Vorbilder führen uns durchs Leben und leiten uns durch die dunklen Tage der Existenz. So seicht und abgestanden diese Aussage sich anhören mag, so ist doch keineswegs von der Hand zu weisen, dass Identifikationsfiguren scheinbar nicht aus der Mode kommen.

War es zu Zeiten des Stürmer und Drängers Johann Wolfgang von Goethe die Romanfigur Werther, die von der Leserschaft als Identifikationsfigur auserkoren wurde, so haben sich sowohl die Zeiten als auch die Geschmäcker, im Zuge der Popularisierung der Kultur und zunehmenden Mediatisierung der Gesellschaft verändert.

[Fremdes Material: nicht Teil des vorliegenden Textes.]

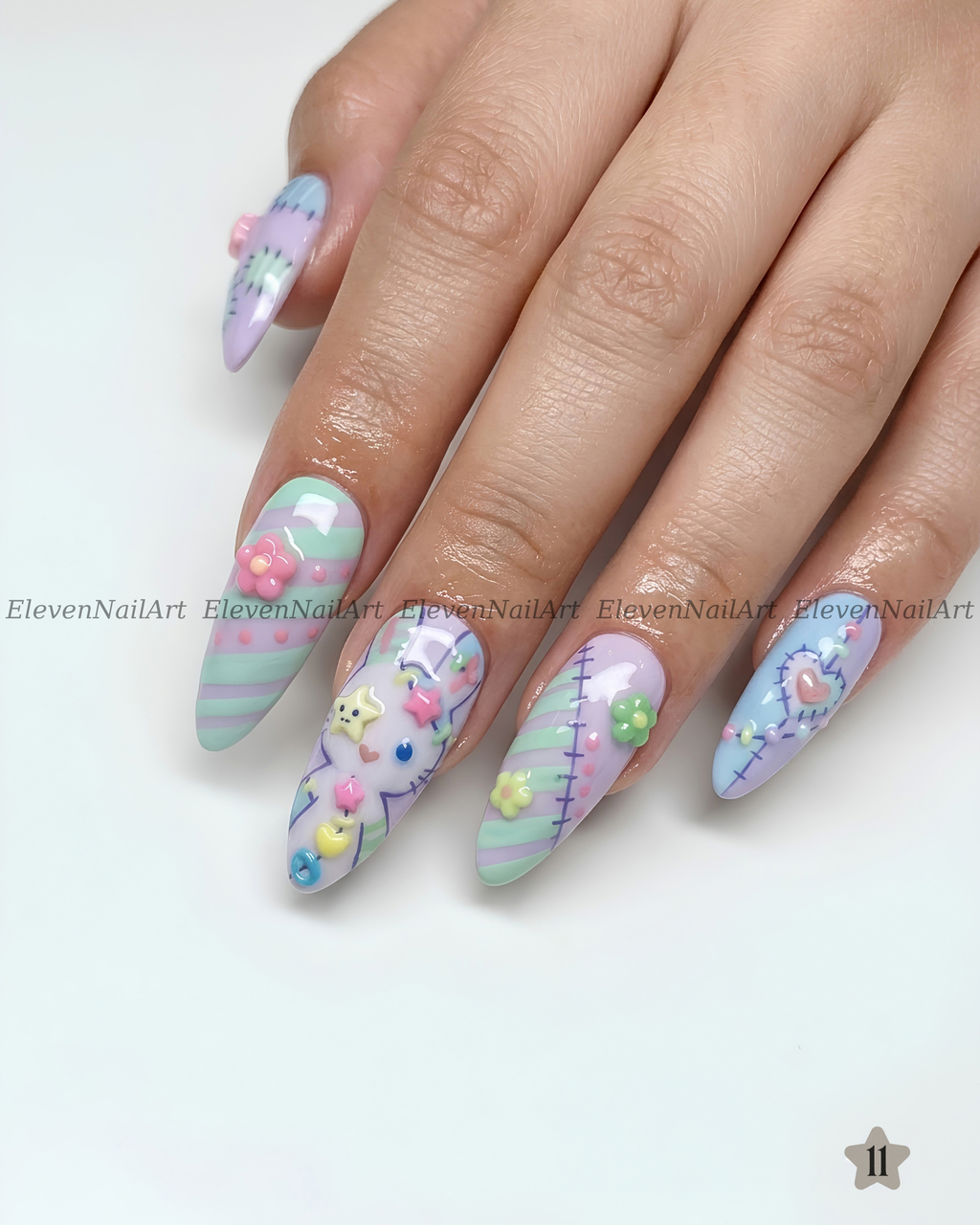 Lavender Patchwork Carnival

Liefen unsere Großväter und -mütter noch Sturm, weil sich unsere Eltern an den britischen „Wilden“ wie einem rollenden Stein Mick Jagger orientierten, so gehören die Koryphäen der ehemaligen Gegenkultur heute längst zum Establishment, das sie vor gefühlten Jahrhunderten aktiv mit ihrer Kunst bekämpften. Nun haben literarische Figuren schon lange als Identifikationsfiguren ausgedient - Lisbeth Salander und Harry Potter stellen womöglich die berühmt-berüchtigte Ausnahme dar. Und Rockmusiker bedienen in Zeiten der Lebensmittelskandale und des Klimawandels nicht mehr die gängigen Klischees . Statt Marihuana werden heute Mentholglimmstängel geraucht, die protzige C02- Schleuder aus Italien musste dem hybriden Familien-Van aus dem Land der aufgehenden Sonne weichen. Wobei der eine oder andere Erziehungsberechtigte es gerne sehen würde, wenn die Tochterfrau oder der Sohnemann sich einen political-korrekten Populärkünstler zur Identifikationsfigur auswählen würde. Kunstschaffende teilen sich heute mehr denn je den Rolle der Identifikationsfigur für junge Menschen mit Hochleistungssportlern. Dass deren Tugenden oftmals schrumpfen, je mehr Nullen hinter dem Betrag des Nettogehalt-Betrags stehen, ist ja keine bahnbrechende Neuigkeit. Was jedoch, wenn Identifikationsfiguren zu Sinnbildern moderner Hypokrisie-Mechanismen werden, sie der Öffentlichkeit ein X für ein U vormachen? Unter Tränen wird die Treue zum Arbeitgeber beschworen, während der Bruch mit diesem bereits beschlossene Sache ist.

Der deutsche Fußballnationalspieler und angehende Superstar Mario Götze aus Dortmund hat mit seinem vor wenigen Tagen verkündeten, durchaus spektakulären Transfer zum deutschen Rekordmeister Bayern München ein weiteres Mal unter Beweis gestellt, dass Verträge die Tinte nicht mehr wert sind, mit denen sie aufgesetzt wurden. Nun wäre es falsch, den jungen Sportler als Buhmann einer zunehmend verlogenen Sportwelt auszumachen.

Dennoch senden sie mit ihren Wechselspielchen das falsche Signal an jene, denen sie als Identifikationsfigur diene sollen: Seht her, Verträge sind da, um gebrochen zu werden. Was im Big Business des Sports zwecks ausgeklügelter Ausstiegsklauseln und juristischer Schlupflöcher durchführbar ist, ist im wahren Leben oftmals null und nichtig. Dessen sollen sich junge Menschen vielleicht bewusst sein, wenn sie sich demnächst ihre Identifikationsfigur an die Wand ihre Bude pappen.